**Tarefas obrigatórias**.
1. De acordo com o texto sobre resíduos de curtumes e de carvão, em que estado a indústria coureiro-calçadista e a mineração do carvão são importantes para a economia?
2. Copie sem alterações o trecho do texto sobre resíduos de curtumes e de carvão que começa em "Index terms: tannery" e vai até "Gaivizzo et al., 2002).".

**Documento**.
Index terms: tannery sludge, leather shavings, coal refuse, heavy metals, nutrients, chromium.

INTRODUÇÃO

A indústria coureiro-calçadista e a mineração do carvão são atividades importantes na economia do estado do Rio Grande do Sul. Entretanto, essas geram quantidades consideráveis de resíduos. Os curtumes produzem resíduos com elevadas cargas orgânica e inorgânica e cromo, utilizado no processo de curtimento (Teixeira, 1981; Stomberg et al., 1984; Castilhos et al., 2002). A separação dos rejeitos e a limpeza do carvão mineral produzem grande quantidade de resíduos minerais que são, muitas vezes, acumulados em pilhas a céu aberto. A oxidação da pirita contida nestes rejeitos produz ácido sulfúrico e a conseqüente solubilização de metais pesados, além da acidificação das águas superficiais e subterrâneas (Torrey, 1978; Stewart & Daniels, 1992; Gaivizzo et al., 2002).

**Dados registrados**.

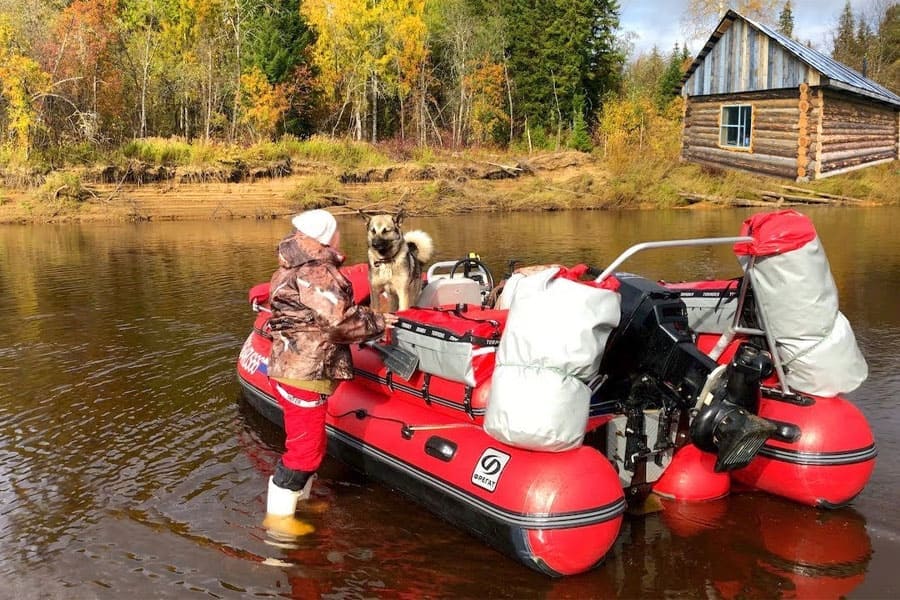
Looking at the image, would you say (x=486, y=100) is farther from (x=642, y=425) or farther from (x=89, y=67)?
(x=642, y=425)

**Resultados do exercício**.
1. No Rio Grande do Sul.

2.
Index terms: tannery sludge, leather shavings, coal refuse, heavy metals, nutrients, chromium.

INTRODUÇÃO

A indústria coureiro-calçadista e a mineração do carvão são atividades importantes na economia do estado do Rio Grande do Sul. Entretanto, essas geram quantidades consideráveis de resíduos. Os curtumes produzem resíduos com elevadas cargas orgânica e inorgânica e cromo, utilizado no processo de curtimento (Teixeira, 1981; Stomberg et al., 1984; Castilhos et al., 2002). A separação dos rejeitos e a limpeza do carvão mineral produzem grande quantidade de resíduos minerais que são, muitas vezes, acumulados em pilhas a céu aberto. A oxidação da pirita contida nestes rejeitos produz ácido sulfúrico e a conseqüente solubilização de metais pesados, além da acidificação das águas superficiais e subterrâneas (Torrey, 1978; Stewart & Daniels, 1992; Gaivizzo et al., 2002).